- [Extrait source]:
Il est nécessaire de respecter l'équilibre entre le nombre d'animaux et les ressources d'un territoire donné. Si cet équilibre permet d'éviter le surpâturage – qui provoque la désertification –, il contraint l'éleveur à chercher de nouvelles terres. Cette tendance à l'expansionnisme, inhérente au pastoralisme, explique les fréquents conflits qui existent dans ces sociétés, comme les «guerres tribales» des Bédouins d'Arabie ou des pasteurs nilotiques.
La circulation des richesses Outre les processus d'autorégulation naturels qui limitent la population des troupeaux, des mécanismes, culturels cette fois, permettent de contrôler cette accumulation et ses conséquences: les compensations matrimoniales, dabord, et celles qui mettent fin aux conflits assurent entre les familles ou les clans une circulation et une redistribution des animaux; l'échange, ensuite, avec des sociétés d'agriculteurs – qu'il s'agisse de troc ou de vente – permet de faire sortir des animaux du système pastoral et d'obtenir aliments, biens de consommation ou objets précieux. Par l'échange, les pasteurs se procurent ce qu'ils ne produisent pas, mais aussi convertissent en richesses thésaurisables ce qu'ils risquent de produire en trop. Du fait de cette complémentarité entre nomades et sédentaires, la compréhension du système pastoral n'est vraiment possible que dans une perspective régionale.
Activités annexes Mais l'économie pastorale ne repose pas uniquement sur l'élevage. La diversification des activités assure, en effet, la répartition des risques. Selon les sociétés, chasse et cueillette, agriculture oasienne ponctuelle, commerce caravanier, raids, autrefois, sur des populations sédentaires et, aujourdhui, travail salarié sont autant de ressources d'appoint dont l'importance varie en fonction du contexte global.

- [Série d'exercices]:
A. Reproduisez, dans l'extrait sur le pastoralisme, le passage allant de « Activités annexes Mais » jusqu'à « du contexte global. ».
B. D'après l'extrait sur le pastoralisme, quel phénomène le surpâturage provoque-t-il ?
C. Reprenez l'extrait sur le pastoralisme à la suite de sa dernière phrase.

- [Données fournies]:
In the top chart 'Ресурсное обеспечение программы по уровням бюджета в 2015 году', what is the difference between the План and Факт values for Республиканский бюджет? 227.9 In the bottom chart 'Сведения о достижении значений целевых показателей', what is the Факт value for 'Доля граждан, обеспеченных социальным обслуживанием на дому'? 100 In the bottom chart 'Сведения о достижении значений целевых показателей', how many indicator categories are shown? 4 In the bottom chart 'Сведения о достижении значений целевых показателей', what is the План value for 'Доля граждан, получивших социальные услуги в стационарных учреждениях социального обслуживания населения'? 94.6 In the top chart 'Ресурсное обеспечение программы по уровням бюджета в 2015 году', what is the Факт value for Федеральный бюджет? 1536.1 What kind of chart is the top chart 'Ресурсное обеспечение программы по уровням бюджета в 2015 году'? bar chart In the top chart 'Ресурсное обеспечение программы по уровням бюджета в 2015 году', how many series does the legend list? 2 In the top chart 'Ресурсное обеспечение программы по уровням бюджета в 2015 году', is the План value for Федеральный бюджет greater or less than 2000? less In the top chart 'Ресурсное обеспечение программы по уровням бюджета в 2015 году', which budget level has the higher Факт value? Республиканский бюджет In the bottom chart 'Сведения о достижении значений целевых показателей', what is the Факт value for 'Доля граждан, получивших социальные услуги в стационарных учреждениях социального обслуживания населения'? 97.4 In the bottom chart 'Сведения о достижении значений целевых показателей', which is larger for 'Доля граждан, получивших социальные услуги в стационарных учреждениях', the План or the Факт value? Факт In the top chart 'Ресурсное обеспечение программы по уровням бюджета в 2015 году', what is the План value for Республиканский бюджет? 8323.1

- [Réponses par numéro]:
A.
Activités annexes Mais l'économie pastorale ne repose pas uniquement sur l'élevage. La diversification des activités assure, en effet, la répartition des risques. Selon les sociétés, chasse et cueillette, agriculture oasienne ponctuelle, commerce caravanier, raids, autrefois, sur des populations sédentaires et, aujourdhui, travail salarié sont autant de ressources d'appoint dont l'importance varie en fonction du contexte global.

B. La désertification.

C.
Le pouvoir Le politique, enfin, présente des aspects très divers: sociétés segmentaires – ou acéphales –, chefs tribaux, princes d'oasis ou khans mongols, toute la gamme du pouvoir semble présente. Et si, parfois, on a vu ces sociétés comme plus égalitaires qu'elles ne le sont, il reste que le pouvoir politique chez les nomades – même dans les cas où il semble le plus fort – est bien qualitativement différent de celui qui règne chez les sédentaires. Toute concentration du pouvoir se heurte, en effet, à la nature de la société pastorale et vient figer le jeu politique et les échanges entre les groupes. Lorsque de tels phénomènes se produisent, la société et l'organisation pastorales cessent d'exister pleinement, comme ce fut le cas en Chine ou, plus récemment, en Arabie, même si se perpétue un discours qui valorise le nomadisme.
Circulation et redistribution à l'intérieur, échange et conversion à l'extérieur du produit de l'élevage, diversification des activités mettent en évidence que le pastoralisme nomade est un système ouvert, en continuel ajustement, et qui fonctionne de façon complémentaire avec les sociétés agricoles. Si l'histoire des pasteurs nomades a toujours été liée aux populations et aux États sédentaires, les mesures de contrôle et les politiques de sédentarisation dont ils sont aujourd’hui l'objet mettent en péril leur indépendance et menacent leur existence.